Friday, October 26, 2007

Where is the CDROM? Belenix Story



Where is your CDROM? A Belenix story


I have a Dell Lattitude D600 laptop. I've had it for a long while. You can see a picture of it (it is for a presentation for work). From that picture, a few questions might pop up in your mind. The first, I'm sure, might be:


“What OS is that?”

It's obviously not Mac OS or Windows. It is also not Linux. Thanks for playing. So what is it? Well, hint #1, it says XFCE Menu at the bottom of the screen. It also says “ innovating on opensolaris” in the middle. More on that later. Next question, please.


“Why did you call it Theremin?”

You have good eyes! My laptops have always been named Theremin. But it particularly applies to this one. It is a laptop with WIFI and WWAN, so it is really totally wireless. I'm also a big fan (and composer) of electronic music. Theremin is the french spelling of Termen, as in “Lev Sergeyevich Termen”, the Russian inventor more commonly known as Léon Thérémin. One of his invention is the Theremin musical instrument. Think of it as a synthesizer without a keyboard. You control the pitch and volume by moving your hands around antennas, wirelessly. Wireless.
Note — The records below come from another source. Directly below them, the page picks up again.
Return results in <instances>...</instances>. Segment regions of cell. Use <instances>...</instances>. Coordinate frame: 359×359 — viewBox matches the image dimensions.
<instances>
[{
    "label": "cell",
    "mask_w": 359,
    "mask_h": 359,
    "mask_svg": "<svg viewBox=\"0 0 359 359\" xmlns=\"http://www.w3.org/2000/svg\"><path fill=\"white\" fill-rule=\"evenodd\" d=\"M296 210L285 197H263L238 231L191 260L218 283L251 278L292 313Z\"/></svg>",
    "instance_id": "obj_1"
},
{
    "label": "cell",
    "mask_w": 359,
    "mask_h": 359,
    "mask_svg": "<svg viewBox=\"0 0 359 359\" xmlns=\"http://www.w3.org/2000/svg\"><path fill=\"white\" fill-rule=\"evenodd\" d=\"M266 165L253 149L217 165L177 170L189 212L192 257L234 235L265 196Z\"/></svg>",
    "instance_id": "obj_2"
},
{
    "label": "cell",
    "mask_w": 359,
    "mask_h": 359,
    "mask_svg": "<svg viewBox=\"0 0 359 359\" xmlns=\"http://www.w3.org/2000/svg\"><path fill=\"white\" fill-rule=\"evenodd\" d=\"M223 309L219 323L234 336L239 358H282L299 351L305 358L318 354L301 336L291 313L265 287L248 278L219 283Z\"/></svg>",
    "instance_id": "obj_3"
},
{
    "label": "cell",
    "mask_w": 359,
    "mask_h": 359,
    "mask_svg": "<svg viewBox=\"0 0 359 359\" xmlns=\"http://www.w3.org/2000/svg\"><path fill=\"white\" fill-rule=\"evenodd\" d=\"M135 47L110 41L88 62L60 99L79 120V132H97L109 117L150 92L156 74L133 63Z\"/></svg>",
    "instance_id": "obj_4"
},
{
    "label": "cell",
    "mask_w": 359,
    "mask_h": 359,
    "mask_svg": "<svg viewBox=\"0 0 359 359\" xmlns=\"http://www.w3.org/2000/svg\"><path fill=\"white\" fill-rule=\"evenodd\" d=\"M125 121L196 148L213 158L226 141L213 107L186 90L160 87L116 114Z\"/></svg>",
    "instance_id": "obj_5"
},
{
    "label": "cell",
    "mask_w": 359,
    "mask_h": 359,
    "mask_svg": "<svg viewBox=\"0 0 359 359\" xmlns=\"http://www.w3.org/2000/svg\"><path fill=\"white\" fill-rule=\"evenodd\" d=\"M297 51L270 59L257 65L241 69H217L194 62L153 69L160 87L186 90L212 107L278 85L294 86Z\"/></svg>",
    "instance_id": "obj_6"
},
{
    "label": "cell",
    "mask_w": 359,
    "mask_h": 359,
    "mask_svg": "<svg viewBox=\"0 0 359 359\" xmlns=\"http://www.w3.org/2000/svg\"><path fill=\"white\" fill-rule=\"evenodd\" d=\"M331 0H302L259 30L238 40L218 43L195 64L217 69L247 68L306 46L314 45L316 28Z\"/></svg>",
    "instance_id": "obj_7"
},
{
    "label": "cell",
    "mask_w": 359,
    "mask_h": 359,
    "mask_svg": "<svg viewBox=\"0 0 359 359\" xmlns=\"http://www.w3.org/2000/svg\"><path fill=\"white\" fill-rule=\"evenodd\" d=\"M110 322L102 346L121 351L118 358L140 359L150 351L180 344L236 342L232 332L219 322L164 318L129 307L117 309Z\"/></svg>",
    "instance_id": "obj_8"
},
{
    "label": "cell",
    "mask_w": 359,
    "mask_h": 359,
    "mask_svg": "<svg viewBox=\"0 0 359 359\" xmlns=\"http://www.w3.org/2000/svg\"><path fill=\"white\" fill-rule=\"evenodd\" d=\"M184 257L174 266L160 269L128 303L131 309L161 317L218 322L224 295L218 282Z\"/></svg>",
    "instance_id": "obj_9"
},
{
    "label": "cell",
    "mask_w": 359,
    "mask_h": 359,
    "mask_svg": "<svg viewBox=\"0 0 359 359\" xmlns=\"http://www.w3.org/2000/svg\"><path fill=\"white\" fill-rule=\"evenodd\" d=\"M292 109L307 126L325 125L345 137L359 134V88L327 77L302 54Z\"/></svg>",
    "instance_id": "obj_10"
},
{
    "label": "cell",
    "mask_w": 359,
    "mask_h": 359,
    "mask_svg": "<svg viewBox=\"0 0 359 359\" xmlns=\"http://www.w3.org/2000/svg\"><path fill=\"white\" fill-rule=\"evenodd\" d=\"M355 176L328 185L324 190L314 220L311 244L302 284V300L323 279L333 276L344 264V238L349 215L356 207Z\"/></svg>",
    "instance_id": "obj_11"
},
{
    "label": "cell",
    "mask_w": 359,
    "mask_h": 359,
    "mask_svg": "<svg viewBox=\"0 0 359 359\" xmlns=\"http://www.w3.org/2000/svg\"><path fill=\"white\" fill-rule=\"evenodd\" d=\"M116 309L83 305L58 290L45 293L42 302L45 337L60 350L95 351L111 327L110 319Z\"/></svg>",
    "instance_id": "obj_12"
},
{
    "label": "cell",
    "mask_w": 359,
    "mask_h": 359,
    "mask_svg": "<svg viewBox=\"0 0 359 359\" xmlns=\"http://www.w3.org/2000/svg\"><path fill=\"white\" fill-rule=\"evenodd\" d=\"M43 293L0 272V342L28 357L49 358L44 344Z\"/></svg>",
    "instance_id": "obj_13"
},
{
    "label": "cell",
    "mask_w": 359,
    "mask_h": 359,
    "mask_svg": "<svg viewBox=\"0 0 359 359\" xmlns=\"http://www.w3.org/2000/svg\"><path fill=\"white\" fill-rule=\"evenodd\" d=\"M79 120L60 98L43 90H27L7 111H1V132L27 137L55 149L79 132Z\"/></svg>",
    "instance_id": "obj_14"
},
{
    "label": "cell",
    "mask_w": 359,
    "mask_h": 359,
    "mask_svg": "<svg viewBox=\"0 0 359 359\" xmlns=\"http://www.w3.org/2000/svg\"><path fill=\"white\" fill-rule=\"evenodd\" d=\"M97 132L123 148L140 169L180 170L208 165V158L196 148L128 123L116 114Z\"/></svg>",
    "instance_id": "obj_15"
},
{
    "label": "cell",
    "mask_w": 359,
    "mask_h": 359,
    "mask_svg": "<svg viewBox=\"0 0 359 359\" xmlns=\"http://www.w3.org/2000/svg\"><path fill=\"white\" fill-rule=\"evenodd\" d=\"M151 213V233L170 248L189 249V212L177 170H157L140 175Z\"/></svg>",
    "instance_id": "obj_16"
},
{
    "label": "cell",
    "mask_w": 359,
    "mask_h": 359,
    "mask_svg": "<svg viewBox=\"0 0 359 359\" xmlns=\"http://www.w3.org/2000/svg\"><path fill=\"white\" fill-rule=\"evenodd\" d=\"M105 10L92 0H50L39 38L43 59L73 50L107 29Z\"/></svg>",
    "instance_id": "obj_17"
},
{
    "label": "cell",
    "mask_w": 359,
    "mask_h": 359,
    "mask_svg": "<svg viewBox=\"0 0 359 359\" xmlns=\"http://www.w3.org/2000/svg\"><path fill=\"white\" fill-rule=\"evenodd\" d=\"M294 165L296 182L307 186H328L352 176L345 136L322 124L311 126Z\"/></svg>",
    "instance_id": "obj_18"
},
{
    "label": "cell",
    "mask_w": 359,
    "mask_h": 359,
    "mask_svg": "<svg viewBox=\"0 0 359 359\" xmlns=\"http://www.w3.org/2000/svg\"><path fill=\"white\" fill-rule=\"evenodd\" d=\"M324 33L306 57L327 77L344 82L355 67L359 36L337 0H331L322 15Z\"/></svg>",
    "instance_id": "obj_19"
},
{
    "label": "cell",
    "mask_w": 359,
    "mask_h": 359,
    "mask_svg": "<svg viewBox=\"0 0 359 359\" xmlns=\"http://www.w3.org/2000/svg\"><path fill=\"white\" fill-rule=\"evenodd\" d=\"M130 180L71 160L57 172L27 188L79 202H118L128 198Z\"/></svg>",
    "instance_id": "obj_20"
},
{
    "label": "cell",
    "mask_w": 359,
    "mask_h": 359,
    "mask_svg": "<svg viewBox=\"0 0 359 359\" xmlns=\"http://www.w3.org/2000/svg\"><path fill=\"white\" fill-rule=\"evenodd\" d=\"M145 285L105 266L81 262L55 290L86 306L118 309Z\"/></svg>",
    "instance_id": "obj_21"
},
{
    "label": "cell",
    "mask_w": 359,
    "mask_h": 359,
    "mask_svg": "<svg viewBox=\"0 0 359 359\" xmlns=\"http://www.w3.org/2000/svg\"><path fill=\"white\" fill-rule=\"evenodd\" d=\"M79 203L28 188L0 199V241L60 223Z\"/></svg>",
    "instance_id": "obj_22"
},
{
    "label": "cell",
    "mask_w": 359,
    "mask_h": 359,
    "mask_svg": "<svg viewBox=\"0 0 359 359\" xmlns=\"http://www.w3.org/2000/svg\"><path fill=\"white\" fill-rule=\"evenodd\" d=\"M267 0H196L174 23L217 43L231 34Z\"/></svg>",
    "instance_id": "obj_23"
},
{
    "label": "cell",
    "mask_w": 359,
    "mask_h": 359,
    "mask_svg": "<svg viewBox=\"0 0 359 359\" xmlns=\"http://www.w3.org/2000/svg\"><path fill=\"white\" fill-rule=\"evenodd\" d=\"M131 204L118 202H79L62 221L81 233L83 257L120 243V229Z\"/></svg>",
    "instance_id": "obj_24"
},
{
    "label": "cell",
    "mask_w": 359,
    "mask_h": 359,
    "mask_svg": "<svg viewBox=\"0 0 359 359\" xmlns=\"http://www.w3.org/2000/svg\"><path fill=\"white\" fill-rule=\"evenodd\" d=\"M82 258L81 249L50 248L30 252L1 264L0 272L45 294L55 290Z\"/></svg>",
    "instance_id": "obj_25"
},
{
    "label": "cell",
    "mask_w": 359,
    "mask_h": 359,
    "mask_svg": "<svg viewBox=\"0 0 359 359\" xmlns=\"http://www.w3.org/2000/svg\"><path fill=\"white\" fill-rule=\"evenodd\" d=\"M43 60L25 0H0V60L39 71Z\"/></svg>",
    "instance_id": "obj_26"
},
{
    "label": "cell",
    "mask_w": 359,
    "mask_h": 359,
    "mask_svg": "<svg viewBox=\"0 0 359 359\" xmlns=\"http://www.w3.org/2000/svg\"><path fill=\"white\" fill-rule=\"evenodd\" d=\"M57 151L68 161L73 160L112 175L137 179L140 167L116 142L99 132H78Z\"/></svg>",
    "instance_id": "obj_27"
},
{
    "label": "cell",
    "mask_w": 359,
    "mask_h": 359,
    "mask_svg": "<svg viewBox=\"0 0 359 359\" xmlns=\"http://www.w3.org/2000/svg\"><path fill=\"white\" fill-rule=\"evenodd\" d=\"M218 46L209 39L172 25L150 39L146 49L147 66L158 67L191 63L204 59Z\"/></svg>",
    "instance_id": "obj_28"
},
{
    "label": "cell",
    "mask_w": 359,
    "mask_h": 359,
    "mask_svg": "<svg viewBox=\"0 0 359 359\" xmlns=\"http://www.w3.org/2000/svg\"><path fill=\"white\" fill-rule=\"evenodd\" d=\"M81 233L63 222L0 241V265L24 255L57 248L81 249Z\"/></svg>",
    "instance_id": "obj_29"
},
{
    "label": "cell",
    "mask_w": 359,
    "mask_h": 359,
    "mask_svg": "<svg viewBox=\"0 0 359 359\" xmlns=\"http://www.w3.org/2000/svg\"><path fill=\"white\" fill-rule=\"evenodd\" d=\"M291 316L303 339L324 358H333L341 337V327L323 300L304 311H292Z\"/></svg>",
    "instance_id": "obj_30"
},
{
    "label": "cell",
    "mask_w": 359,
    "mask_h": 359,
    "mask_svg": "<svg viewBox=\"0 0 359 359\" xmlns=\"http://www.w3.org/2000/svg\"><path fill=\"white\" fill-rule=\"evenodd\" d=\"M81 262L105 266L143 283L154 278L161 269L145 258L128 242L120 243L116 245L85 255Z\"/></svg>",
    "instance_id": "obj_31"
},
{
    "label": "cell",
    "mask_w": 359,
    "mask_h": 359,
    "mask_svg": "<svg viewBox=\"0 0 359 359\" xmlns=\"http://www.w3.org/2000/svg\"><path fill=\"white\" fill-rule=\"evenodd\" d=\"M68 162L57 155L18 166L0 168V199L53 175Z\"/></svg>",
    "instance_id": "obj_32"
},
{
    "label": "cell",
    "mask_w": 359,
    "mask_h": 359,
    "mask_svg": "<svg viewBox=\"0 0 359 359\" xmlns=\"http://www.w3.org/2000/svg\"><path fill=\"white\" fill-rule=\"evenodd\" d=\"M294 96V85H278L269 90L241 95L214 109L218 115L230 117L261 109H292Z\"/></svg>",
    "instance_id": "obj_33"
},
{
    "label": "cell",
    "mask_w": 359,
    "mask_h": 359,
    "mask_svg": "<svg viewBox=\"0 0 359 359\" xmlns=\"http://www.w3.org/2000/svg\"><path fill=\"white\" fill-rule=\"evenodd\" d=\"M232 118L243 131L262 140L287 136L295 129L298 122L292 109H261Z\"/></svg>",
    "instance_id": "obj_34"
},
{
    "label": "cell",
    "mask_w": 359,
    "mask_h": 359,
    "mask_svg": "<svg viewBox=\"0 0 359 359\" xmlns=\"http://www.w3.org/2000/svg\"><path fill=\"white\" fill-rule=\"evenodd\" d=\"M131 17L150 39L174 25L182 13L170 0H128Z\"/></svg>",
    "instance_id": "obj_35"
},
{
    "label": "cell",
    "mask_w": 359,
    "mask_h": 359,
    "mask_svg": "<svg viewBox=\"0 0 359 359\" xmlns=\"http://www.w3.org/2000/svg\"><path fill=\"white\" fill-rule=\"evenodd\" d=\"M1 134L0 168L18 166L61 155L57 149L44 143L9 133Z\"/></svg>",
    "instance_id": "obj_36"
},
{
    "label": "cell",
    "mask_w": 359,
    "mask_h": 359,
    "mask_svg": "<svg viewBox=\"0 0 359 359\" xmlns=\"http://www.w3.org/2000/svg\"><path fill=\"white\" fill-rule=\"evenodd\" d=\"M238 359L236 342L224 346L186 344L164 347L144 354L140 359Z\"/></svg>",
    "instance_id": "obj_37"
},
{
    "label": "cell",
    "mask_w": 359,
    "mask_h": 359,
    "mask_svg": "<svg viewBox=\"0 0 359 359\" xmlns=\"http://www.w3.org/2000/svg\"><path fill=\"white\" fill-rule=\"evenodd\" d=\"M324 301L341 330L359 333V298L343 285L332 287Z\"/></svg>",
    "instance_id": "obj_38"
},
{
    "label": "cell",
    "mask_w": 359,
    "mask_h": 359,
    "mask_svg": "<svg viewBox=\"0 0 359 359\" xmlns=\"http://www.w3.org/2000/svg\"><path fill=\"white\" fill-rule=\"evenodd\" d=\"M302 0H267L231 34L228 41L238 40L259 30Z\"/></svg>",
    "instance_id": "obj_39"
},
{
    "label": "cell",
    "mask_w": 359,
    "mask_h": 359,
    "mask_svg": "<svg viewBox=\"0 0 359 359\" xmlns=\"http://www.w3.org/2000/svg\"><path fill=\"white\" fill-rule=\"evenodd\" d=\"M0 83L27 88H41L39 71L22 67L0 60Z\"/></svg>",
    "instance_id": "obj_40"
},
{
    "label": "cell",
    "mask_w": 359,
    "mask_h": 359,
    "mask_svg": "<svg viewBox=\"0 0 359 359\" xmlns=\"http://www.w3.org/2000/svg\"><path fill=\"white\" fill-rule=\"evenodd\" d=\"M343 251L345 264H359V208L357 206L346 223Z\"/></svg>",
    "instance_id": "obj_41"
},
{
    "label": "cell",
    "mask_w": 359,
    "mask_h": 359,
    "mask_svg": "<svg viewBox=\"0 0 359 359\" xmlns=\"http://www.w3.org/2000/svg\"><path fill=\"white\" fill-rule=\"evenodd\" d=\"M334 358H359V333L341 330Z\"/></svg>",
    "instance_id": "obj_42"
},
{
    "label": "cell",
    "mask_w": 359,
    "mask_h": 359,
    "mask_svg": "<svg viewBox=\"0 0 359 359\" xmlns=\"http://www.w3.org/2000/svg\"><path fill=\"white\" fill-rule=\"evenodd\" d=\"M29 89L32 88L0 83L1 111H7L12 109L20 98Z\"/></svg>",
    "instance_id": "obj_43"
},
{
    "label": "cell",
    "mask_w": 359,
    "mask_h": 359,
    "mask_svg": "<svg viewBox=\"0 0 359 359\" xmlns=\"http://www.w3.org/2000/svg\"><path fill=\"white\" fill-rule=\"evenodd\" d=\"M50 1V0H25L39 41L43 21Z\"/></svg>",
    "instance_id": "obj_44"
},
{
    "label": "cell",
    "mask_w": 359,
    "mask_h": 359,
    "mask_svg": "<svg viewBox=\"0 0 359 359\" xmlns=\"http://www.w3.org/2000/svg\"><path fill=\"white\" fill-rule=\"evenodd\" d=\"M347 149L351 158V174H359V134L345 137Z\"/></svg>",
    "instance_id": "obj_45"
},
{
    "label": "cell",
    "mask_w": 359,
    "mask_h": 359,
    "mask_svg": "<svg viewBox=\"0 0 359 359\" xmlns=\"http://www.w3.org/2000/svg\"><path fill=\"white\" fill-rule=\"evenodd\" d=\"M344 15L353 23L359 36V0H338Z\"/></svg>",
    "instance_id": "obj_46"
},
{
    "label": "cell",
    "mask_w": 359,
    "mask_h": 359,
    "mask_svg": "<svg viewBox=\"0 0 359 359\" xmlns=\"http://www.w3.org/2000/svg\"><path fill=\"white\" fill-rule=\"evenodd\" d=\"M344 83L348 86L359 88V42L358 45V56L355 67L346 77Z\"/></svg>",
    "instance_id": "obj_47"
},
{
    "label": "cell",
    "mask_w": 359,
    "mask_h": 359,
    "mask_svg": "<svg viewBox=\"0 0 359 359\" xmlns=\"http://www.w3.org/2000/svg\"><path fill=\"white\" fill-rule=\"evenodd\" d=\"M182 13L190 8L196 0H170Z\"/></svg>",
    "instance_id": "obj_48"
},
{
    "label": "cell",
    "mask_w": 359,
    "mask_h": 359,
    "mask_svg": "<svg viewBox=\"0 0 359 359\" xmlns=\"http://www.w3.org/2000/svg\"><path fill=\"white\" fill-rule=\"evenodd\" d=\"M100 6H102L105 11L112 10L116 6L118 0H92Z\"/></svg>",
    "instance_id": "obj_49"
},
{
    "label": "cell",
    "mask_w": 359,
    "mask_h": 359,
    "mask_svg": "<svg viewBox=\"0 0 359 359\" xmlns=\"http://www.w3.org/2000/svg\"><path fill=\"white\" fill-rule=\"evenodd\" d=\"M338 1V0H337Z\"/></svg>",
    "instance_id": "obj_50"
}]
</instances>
“Why do you have spare components next to it?”

Actually, they are not spare at all. I removed the DVD/CDROM, the hard disk and one of the 2 memory DIMM. I even replaced the DIMM left by a smaller one, 256MB. It is as bare as I can make it.
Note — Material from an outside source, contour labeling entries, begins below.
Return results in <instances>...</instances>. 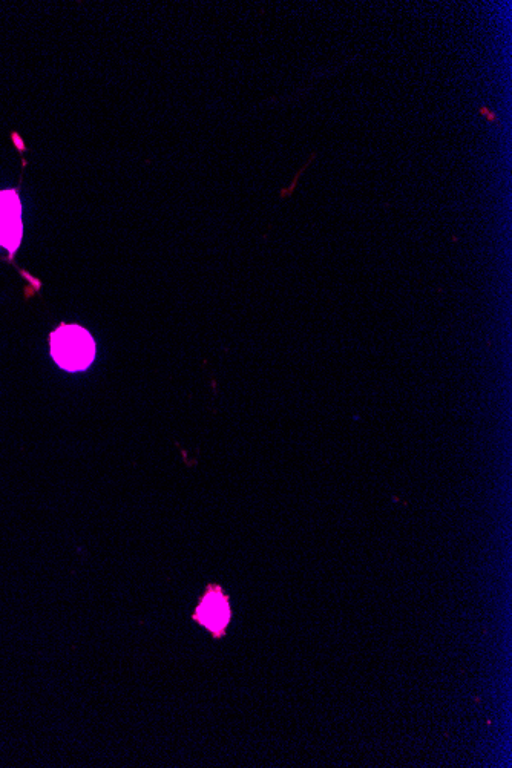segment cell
<instances>
[{
    "instance_id": "1",
    "label": "cell",
    "mask_w": 512,
    "mask_h": 768,
    "mask_svg": "<svg viewBox=\"0 0 512 768\" xmlns=\"http://www.w3.org/2000/svg\"><path fill=\"white\" fill-rule=\"evenodd\" d=\"M53 361L68 373H80L96 361L97 345L91 333L77 324H62L50 335Z\"/></svg>"
},
{
    "instance_id": "2",
    "label": "cell",
    "mask_w": 512,
    "mask_h": 768,
    "mask_svg": "<svg viewBox=\"0 0 512 768\" xmlns=\"http://www.w3.org/2000/svg\"><path fill=\"white\" fill-rule=\"evenodd\" d=\"M23 237L22 203L14 189L0 191V246L11 255L17 252Z\"/></svg>"
},
{
    "instance_id": "3",
    "label": "cell",
    "mask_w": 512,
    "mask_h": 768,
    "mask_svg": "<svg viewBox=\"0 0 512 768\" xmlns=\"http://www.w3.org/2000/svg\"><path fill=\"white\" fill-rule=\"evenodd\" d=\"M229 617V604L220 592L207 594L197 614L198 621L212 632H223L224 627L229 623Z\"/></svg>"
},
{
    "instance_id": "4",
    "label": "cell",
    "mask_w": 512,
    "mask_h": 768,
    "mask_svg": "<svg viewBox=\"0 0 512 768\" xmlns=\"http://www.w3.org/2000/svg\"><path fill=\"white\" fill-rule=\"evenodd\" d=\"M480 115H483L486 120H488V123H493V125H497L499 123V119H497V114L494 111H491L490 108H486V106H482V108L479 109Z\"/></svg>"
}]
</instances>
“So how is it running an OS?”

It is booting off of a USB key. A 2GB Lexar Firefly. This thing is SMALL, but comes in capacity up to 8GB. Truly physically small enough to fit on your key chain.


“And what else?”

Belenix 0.6.1. This has already been out since mid July, but I've only gotten around to using it for the past few weeks. Belenix is an opensolaris distribution. It has KDE and XFCE, all the good stuff from Solaris like ZFS, zones and DTrace. Oh, it also has Gnu Parted. And Compiz. And Koffice. It is a live CD distribution, similar to, say, Knoppix. To use it, you simply download the ISO, burn it on CD and boot that CD.


“Ah, but isn't it hard to get it on a USB key?”

To get on the USB, you log in as root, insert your USB key (1GB or more, I used a 2GB in my case) and from the command line, you type:


usbdump


That is it. No other step. You are done. You can now reboot the machine and if you have boot from USB as the first choice in your boot order, it will boot from the USB key and come up with a GRUB screen.